STX11 Mutations and Clinical Phenotypes of Familial Hemophagocytic Lymphohistiocytosis in North America

Division of Bone Marrow Transplant and Immune Deficiency, Cincinnati Children's Hospital Medical Center, Cincinnati, Ohio 45229, USA.
Pediatric Blood & Cancer (Impact Factor: 2.39). 07/2010; 55(1):134-40. DOI: 10.1002/pbc.22499
Source: PubMed


Mutations in STX11 are responsible for Familial Hemophagocytic Lymphohistiocytosis (FHLH) type 4, a rare primary immunodeficiency which has previously been observed only in patients of Kurdish, Turkish, and Lebanese ethnic background.
We reviewed our experience with STX11 mutations among North American patients and studied the impact of patient mutations upon syntaxin 11 expression and NK cell function.

▶ PROBLEMS TO SOLVE
1: Print the part of the STX11 abstract from "Pediatric Blood &" to "Lebanese ethnic background.".
2: Write the next part of the STX11 abstract, picking up after its final sentence.
The lines that follow this text have no connection to it.

▶ THE DATA
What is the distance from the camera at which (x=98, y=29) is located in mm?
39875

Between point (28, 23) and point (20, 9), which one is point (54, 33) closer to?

▶ SOLVED TASKS
1:
Pediatric Blood & Cancer (Impact Factor: 2.39). 07/2010; 55(1):134-40. DOI: 10.1002/pbc.22499
Source: PubMed


Mutations in STX11 are responsible for Familial Hemophagocytic Lymphohistiocytosis (FHLH) type 4, a rare primary immunodeficiency which has previously been observed only in patients of Kurdish, Turkish, and Lebanese ethnic background.

2:
Between 2007 and 2008, 243 patients with HLH (lacking disease-causing mutations in PRF1 and UNC13D) were referred for STX11 mutational analysis. We observed 1 novel homozygous nonsense mutation, 73 G > T (E25X), occurring in Hispanic siblings, and 2 novel biallelic heterozygous missense mutations, 106G > C (E36Q) and 616G > A (E206K), occurring in 1 Caucasian patient. The N-terminal nonsense mutation resulted in absence of detectable syntaxin 11 and abrogation of in vitro NK cell degranulation and function, while the biallelic heterozygous missense mutations resulted in detectable mutated syntaxin 11 and preservation of in vitro NK cell degranulation and cytotoxicity. The two sibling patients with the nonsense mutations presented with HLH during infancy, whereas the patient with biallelic heterozygous missense mutations presented at 5 years of age.
We conclude that mutations in STX11 are responsible for HLH in approximately 1% of North American patients and can cause variable defects in syntaxin 11 expression and function with resultant impact on clinical phenotype.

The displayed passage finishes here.